Tu ne seras pas un homme mon fils !

La laïcité devrait être le terreau de la démocratie.
Ou quand celui-ci ne laisse plus pousser que ruines et misères.
Quand nos perspectives; L’état raquette, ou l’état prison.
Ou l’état de déliquescence, combines et exclusion.
Quand l’avenir, se restreint à leur télé réalité,
Vous réduisant à ces pires jeux de rôles.
Quand votre rêve Internet, défie les consciences,
Et, impose le virtuel au-delà des valeurs.
Le temps de devenir sans avenir, celui des lendemains incertains.
Quand vos certitudes oppriment les rêves.
Que votre CAC 40 nous transforme en misère.
Et tout votre argent roi, aux dépens des valeurs.
Quand la terre appauvrie ne nourrit plus son homme.
Et vos usines à bestiaux, dénient au temps son savoir-faire.
Quand l’eau des mers et des rivières coule,
Bayer ; Nitrate, pesticides et déchets.
Quand la jeunesse crie son désarroi.
Et que le rêve se shoot, cannabis d’avenir.
Ou que caricature, la rébellion se termine en privation.
Quand vous prétendez la hauteur, en rabaissant les peuples.
Alors que vos banques se servent,et viennent vider nos poches
Alors que nous, on trime, sue ; Crève misère.
Ou défilent rejet, potion magique Pôle emploi.
Que pourtant même les élus filent mauvais coton.
Quand plus fort, les écoles distillent l’exclusion.
Et ne sèment qu’incompréhensions,
Quand vos médias, neutralisent l’opinion.
Et en plus soumission.

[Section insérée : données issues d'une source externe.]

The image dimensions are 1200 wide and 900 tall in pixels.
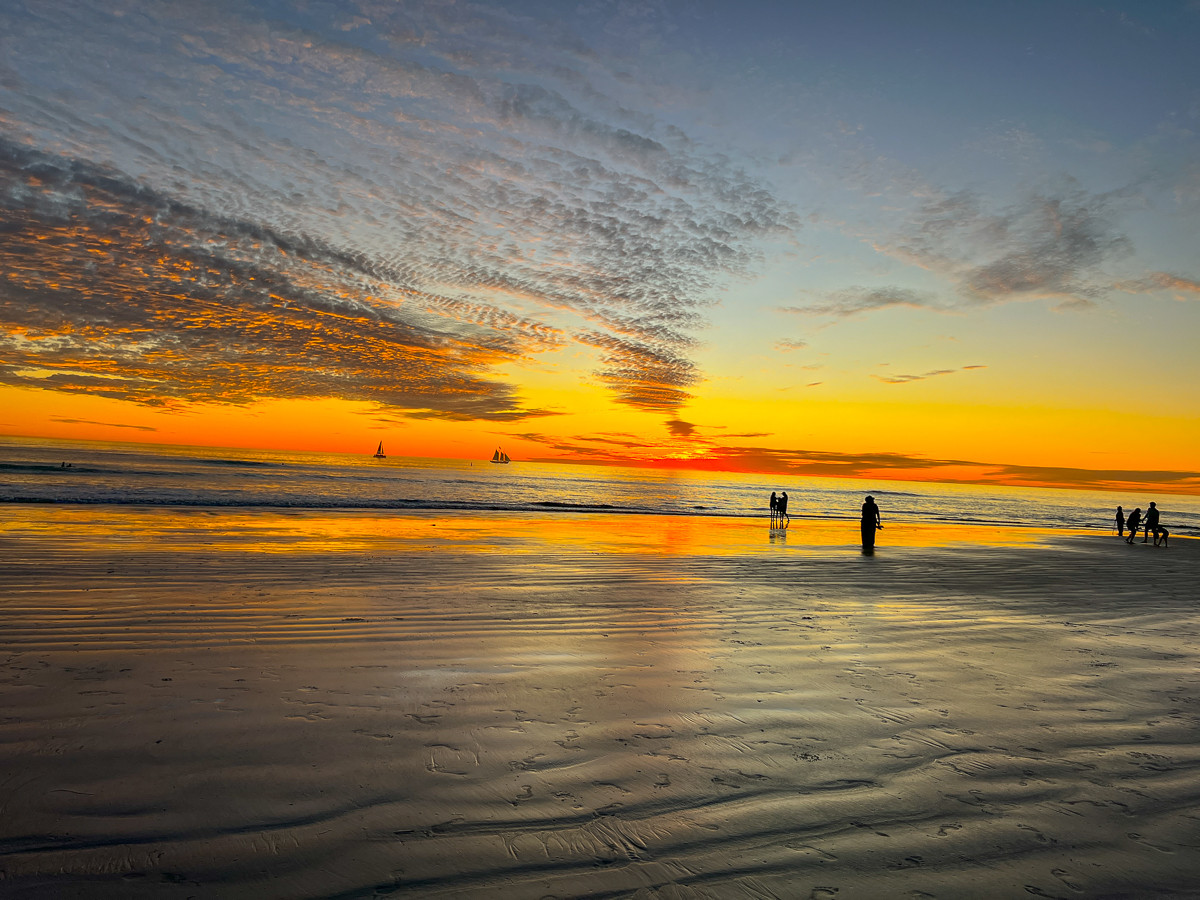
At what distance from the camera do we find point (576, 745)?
4.06 metres

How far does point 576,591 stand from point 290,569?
5.33 meters

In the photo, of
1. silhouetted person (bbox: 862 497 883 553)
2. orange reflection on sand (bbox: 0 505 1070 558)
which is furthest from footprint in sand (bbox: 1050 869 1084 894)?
silhouetted person (bbox: 862 497 883 553)

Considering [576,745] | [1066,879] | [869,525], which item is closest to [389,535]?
[869,525]

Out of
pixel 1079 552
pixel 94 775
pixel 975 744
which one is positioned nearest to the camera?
pixel 94 775

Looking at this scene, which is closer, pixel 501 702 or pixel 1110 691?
pixel 501 702

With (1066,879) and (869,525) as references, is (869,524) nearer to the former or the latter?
(869,525)

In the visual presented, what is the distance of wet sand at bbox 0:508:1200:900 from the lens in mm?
2771

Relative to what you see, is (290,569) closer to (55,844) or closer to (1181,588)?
(55,844)

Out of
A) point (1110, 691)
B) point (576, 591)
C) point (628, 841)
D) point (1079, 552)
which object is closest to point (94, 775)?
point (628, 841)

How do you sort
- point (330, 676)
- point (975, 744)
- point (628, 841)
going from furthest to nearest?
point (330, 676), point (975, 744), point (628, 841)

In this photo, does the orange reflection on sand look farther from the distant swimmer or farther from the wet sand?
the wet sand

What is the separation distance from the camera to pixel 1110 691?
567 centimetres

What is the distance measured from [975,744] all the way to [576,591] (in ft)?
21.1

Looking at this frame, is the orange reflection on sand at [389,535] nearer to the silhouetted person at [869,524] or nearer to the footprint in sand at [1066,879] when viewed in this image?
the silhouetted person at [869,524]
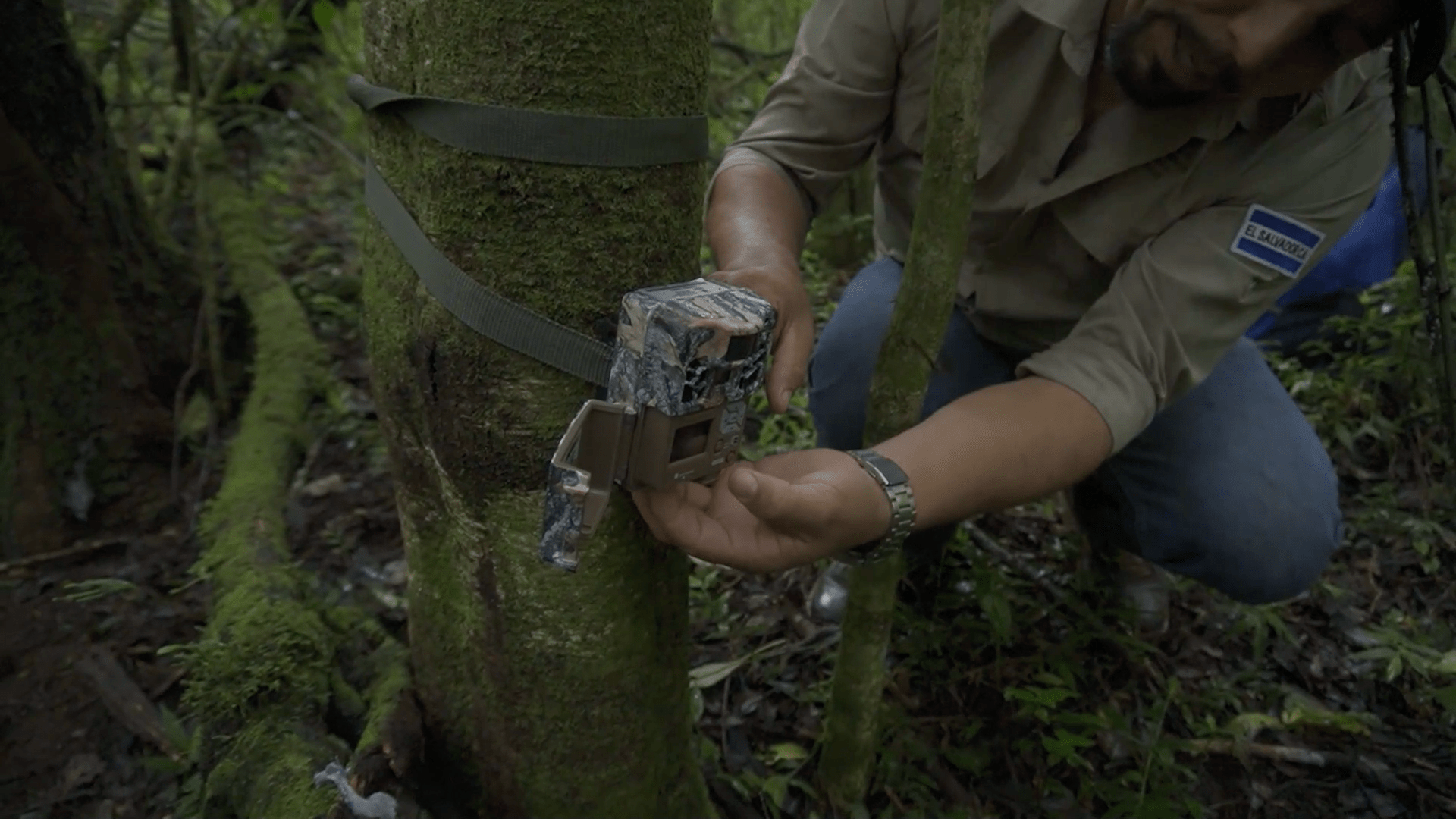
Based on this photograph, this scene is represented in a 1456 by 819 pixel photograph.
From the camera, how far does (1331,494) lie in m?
2.15

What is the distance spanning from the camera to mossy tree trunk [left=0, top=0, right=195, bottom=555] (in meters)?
2.33

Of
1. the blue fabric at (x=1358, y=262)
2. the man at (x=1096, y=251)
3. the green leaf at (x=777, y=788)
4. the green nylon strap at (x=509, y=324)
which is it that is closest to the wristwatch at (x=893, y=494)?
the man at (x=1096, y=251)

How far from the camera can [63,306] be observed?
247cm

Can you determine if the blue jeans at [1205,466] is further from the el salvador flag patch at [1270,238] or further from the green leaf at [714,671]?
the green leaf at [714,671]

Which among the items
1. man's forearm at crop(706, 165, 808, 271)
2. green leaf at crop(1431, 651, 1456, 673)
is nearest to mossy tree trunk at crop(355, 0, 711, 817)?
man's forearm at crop(706, 165, 808, 271)

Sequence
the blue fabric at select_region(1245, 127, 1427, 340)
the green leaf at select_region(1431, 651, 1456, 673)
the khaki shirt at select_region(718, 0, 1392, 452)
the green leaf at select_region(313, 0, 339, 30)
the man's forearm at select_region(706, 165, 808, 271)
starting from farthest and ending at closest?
1. the blue fabric at select_region(1245, 127, 1427, 340)
2. the green leaf at select_region(313, 0, 339, 30)
3. the green leaf at select_region(1431, 651, 1456, 673)
4. the khaki shirt at select_region(718, 0, 1392, 452)
5. the man's forearm at select_region(706, 165, 808, 271)

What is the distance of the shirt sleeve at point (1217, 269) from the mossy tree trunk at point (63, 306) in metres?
2.47

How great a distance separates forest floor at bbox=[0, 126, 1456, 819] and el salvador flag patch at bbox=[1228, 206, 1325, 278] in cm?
92

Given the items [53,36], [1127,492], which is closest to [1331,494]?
[1127,492]

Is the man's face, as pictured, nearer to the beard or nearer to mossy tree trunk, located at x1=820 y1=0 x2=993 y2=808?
the beard

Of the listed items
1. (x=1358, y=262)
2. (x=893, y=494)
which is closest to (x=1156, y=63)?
(x=893, y=494)

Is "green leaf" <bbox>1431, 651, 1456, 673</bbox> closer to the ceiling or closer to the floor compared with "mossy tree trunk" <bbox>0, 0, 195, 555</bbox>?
closer to the floor

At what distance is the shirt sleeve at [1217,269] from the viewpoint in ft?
5.43

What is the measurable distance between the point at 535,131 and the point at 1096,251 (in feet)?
4.08
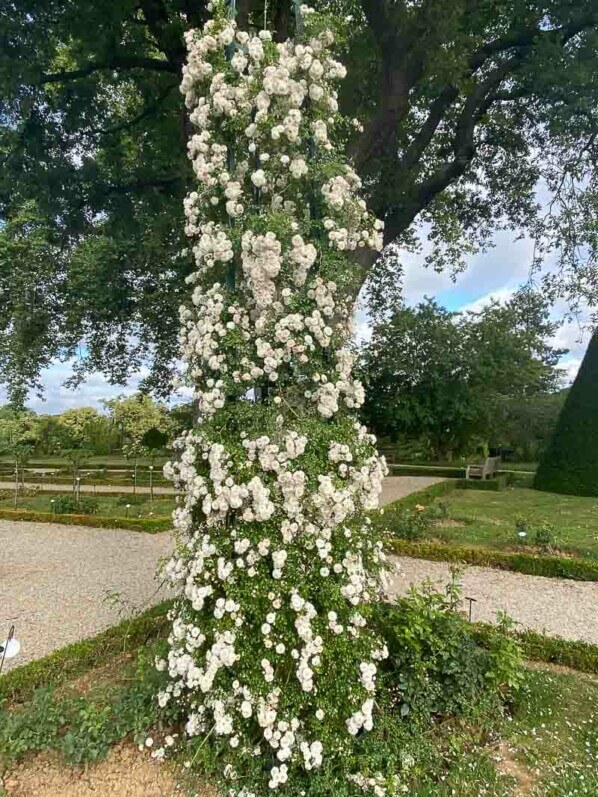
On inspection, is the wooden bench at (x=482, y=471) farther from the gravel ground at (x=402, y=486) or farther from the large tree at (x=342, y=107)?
the large tree at (x=342, y=107)

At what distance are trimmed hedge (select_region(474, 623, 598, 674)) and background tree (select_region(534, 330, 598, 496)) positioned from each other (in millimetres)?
8039

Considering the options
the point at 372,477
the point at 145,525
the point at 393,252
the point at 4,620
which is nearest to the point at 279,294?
the point at 372,477

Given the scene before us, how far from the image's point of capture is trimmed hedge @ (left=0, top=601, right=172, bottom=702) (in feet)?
11.1

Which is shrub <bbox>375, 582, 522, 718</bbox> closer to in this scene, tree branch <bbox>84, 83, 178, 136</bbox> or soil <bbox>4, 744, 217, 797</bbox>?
soil <bbox>4, 744, 217, 797</bbox>

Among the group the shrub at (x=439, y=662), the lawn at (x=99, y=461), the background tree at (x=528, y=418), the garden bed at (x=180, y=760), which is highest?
the background tree at (x=528, y=418)

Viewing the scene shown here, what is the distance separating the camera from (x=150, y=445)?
41.9ft

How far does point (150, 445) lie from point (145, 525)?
4635mm

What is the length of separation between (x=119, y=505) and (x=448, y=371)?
35.6ft

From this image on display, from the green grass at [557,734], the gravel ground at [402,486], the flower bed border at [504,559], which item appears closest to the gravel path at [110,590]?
the flower bed border at [504,559]

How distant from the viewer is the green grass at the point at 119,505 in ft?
32.7

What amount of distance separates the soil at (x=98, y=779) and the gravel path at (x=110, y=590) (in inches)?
47.2

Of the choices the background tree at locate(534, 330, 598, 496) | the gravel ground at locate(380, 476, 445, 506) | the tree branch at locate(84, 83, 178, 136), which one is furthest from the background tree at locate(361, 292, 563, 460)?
the tree branch at locate(84, 83, 178, 136)

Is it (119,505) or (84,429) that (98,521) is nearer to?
(119,505)

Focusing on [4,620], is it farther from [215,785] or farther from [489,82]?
[489,82]
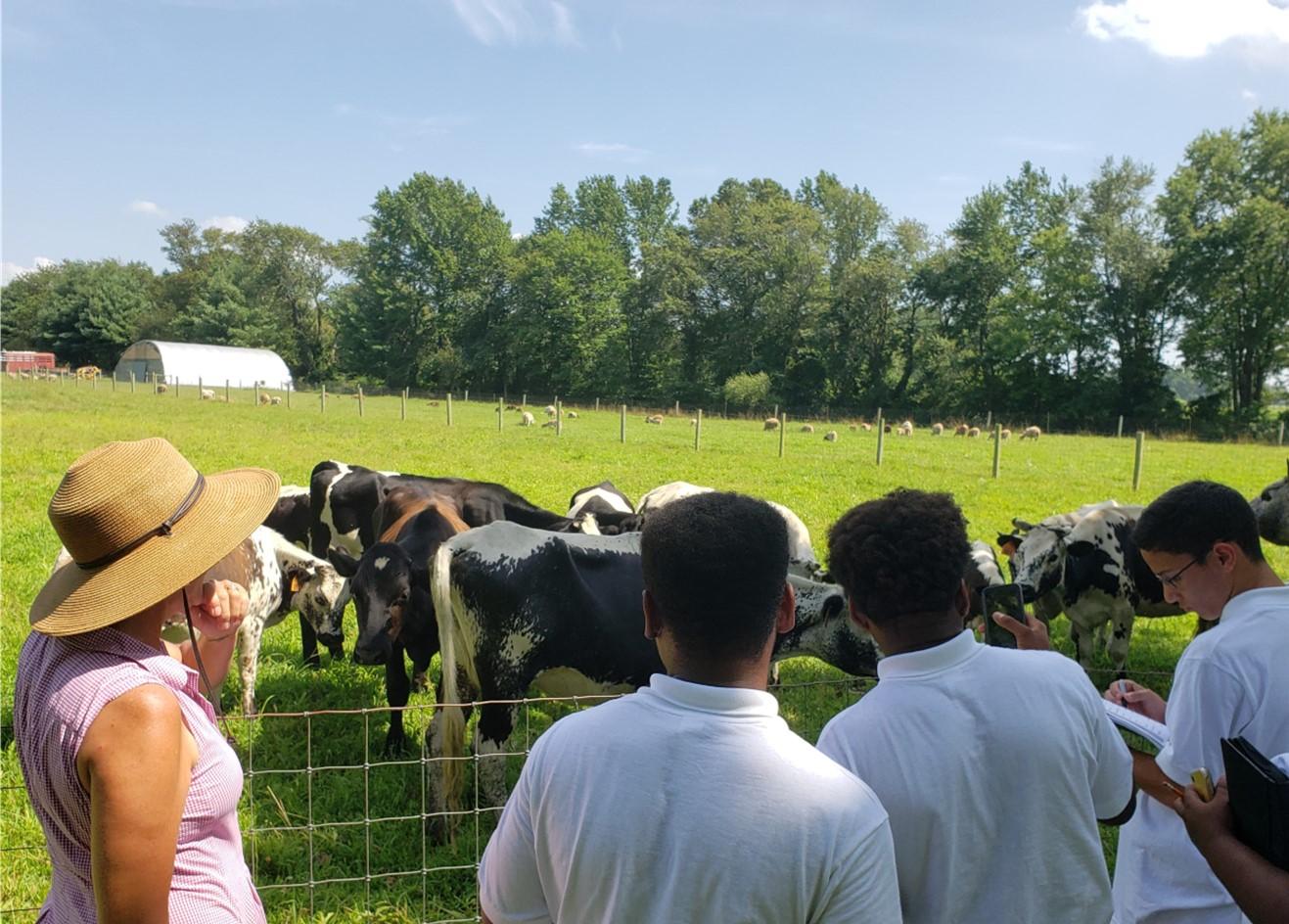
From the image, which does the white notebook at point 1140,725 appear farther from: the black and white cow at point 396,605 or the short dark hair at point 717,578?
the black and white cow at point 396,605

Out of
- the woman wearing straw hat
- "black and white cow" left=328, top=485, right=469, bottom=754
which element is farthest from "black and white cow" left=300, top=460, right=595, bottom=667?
the woman wearing straw hat

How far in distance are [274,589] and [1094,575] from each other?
6763mm

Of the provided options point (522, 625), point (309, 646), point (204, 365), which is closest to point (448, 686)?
point (522, 625)

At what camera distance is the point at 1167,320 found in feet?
160

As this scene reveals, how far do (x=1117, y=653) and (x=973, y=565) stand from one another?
151 cm

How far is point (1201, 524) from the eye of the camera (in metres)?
2.50

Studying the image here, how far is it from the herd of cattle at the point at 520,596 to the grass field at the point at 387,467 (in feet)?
1.00

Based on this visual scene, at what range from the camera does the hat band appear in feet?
6.14

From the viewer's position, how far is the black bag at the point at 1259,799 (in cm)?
163

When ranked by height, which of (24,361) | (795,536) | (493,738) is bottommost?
(493,738)

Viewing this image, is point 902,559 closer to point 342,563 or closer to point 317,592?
point 342,563

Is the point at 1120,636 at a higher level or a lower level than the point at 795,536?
→ lower

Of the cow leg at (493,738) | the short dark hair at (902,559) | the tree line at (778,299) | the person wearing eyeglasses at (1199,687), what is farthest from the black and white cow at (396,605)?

Paroles de sondeurs.
Quand nos cerveaux sont vidés, nos idées rétrécies.
Que vos dieux imposeront leurs lois.
Quand on bétonne, on bitume les terres.
Tout en faisant pousser l’herbe sur les toits.

Alors des prêcheurs disposeront de toi.
Tant que tu ne seras pas éduqué, conquérant et honnête.
Tu ne seras pas un homme mon fils.

G.B.

N B . Ceci est un pastiche du célèbre poème de Rudyard kipling
« Tu seras un homme mon fils. »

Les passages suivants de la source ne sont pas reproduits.